Have you ever wanted something so bad in your life? Perhaps it was a house, car, jewelry, mobile phone or appliance. And have you ever been told that it is going to take a while to fill in your order because of the long wait list? Just the thought of having to wait makes you want that item all the more.
Now what if you were told that you could jump the line if you just availed of in house financing to buy your item? You will even get ahead of all the cash buyers. Your dream just got closer to reality.
But let’s be more specific. Let’s assume that what you wanted to buy was a new model SUV costing Php1.4 million. Let’s assume further that you just need to put up a 20% down payment (Php280,000) and that all other expenses for the first year in buying the car (e.g. LTO registration for the first three years, chattel mortgage fee, and insurance) would be free. Your monthly amortization for the next 60 months will be Php27,576.59. Also assume that the dealer will throw in window tinting, floor matting and seat covers for free. By many measures, this seems to be a great deal. Would you take it?
The only way we could assess whether the deal is good or not is if we compare it with another.
Firstly, by inputting the data given in the MS Excel formula =rate(nper,pmt,pv), you will arrive at an effective interest rate of 16.57% p.a. Well guess what, prevailing bank loan rates are just at 10% p.a. If you were to avail of a regular bank loan, your monthly amortization will just be Php23,796.69, giving you a savings of Php226,793.85 over the next 60 months. Availing of in house financing will be like paying the down payment almost twice! And if you were to add the difference in total amortizations to your down payment, your monthly payments with the bank will be just Php18,977.99.
In addition, while the first year’s insurance premium will be for free (and is valued at around Php34,000), the next four years of insurance premiums will be much higher than those of a policy where you pay for the first year of insurance.
All told, the deal comes out to be much more expensive than just availing of a regular bank loan and waiting in line patiently.
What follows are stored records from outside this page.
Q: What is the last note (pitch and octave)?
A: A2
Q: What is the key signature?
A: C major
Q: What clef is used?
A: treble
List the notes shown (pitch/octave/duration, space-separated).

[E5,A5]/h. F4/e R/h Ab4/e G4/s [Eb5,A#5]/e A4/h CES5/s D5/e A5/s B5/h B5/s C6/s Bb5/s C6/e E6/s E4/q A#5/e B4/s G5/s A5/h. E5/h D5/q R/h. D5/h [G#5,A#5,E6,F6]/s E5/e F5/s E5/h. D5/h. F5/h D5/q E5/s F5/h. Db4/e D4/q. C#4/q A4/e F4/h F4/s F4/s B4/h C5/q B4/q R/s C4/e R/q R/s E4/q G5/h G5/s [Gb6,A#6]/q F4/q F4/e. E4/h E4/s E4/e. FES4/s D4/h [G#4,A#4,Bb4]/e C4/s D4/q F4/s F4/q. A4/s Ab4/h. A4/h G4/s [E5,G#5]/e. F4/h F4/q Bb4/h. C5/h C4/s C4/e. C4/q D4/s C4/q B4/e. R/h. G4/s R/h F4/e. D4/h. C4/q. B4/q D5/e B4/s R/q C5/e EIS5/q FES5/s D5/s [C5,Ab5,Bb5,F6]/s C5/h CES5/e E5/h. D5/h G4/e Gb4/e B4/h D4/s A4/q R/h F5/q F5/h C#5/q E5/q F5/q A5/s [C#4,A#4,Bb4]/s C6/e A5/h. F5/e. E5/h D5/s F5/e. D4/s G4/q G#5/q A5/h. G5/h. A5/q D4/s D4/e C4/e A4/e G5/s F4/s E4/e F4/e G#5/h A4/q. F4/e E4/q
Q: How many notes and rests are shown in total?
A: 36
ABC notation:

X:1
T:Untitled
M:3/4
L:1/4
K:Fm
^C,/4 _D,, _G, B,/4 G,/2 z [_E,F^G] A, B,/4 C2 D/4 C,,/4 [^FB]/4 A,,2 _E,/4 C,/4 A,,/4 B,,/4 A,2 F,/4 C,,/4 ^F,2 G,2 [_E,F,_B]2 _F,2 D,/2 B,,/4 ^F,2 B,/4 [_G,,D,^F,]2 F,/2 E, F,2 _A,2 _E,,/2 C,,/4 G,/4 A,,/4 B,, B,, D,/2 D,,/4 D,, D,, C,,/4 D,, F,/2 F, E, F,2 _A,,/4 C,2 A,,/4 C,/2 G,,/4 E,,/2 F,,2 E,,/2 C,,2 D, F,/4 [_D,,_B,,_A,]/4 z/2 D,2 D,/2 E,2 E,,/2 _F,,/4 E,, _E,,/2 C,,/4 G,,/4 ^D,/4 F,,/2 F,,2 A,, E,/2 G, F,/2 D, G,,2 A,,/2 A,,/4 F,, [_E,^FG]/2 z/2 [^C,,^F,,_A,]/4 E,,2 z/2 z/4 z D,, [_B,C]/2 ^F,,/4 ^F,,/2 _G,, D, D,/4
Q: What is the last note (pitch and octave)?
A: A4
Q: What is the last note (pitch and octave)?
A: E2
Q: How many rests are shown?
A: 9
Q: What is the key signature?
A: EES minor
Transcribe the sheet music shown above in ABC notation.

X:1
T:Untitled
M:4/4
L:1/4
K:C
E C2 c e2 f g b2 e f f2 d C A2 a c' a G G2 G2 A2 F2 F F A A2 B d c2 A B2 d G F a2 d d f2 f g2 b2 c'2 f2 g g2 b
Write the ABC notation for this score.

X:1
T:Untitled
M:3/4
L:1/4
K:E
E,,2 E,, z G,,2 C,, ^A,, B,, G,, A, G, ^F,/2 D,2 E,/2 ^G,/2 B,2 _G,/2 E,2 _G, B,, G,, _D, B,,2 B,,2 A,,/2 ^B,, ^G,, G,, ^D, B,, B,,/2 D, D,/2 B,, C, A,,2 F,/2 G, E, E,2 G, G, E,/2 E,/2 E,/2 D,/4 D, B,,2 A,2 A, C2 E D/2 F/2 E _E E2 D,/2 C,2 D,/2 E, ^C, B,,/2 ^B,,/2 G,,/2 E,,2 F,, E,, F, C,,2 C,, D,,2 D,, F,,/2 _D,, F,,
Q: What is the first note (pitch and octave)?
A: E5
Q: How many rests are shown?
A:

You see, car dealers create this artificial shortage and play around with one of people’s basic survival instincts, which is to consume things now (or “now na”) versus in the future. This is also a cornerstone principle in economics and time value of money where money today is worth more than money in the future. We hardly think of the mathematical consequences when this basic instinct is even merely tickled.
So are you doomed to spend more? Not really. You just need to teach yourself a new and simple trick and that is to shop around. Just ask one of the savings banks of universal banks for the monthly amortization on a similar loan with them. The difference between the bank’s monthly amortization and that of in house financing, multiplied by the term of the loan should be enough to jolt you back to reality and instill the virtue of patience.
Remember that the shortage is indeed artificial.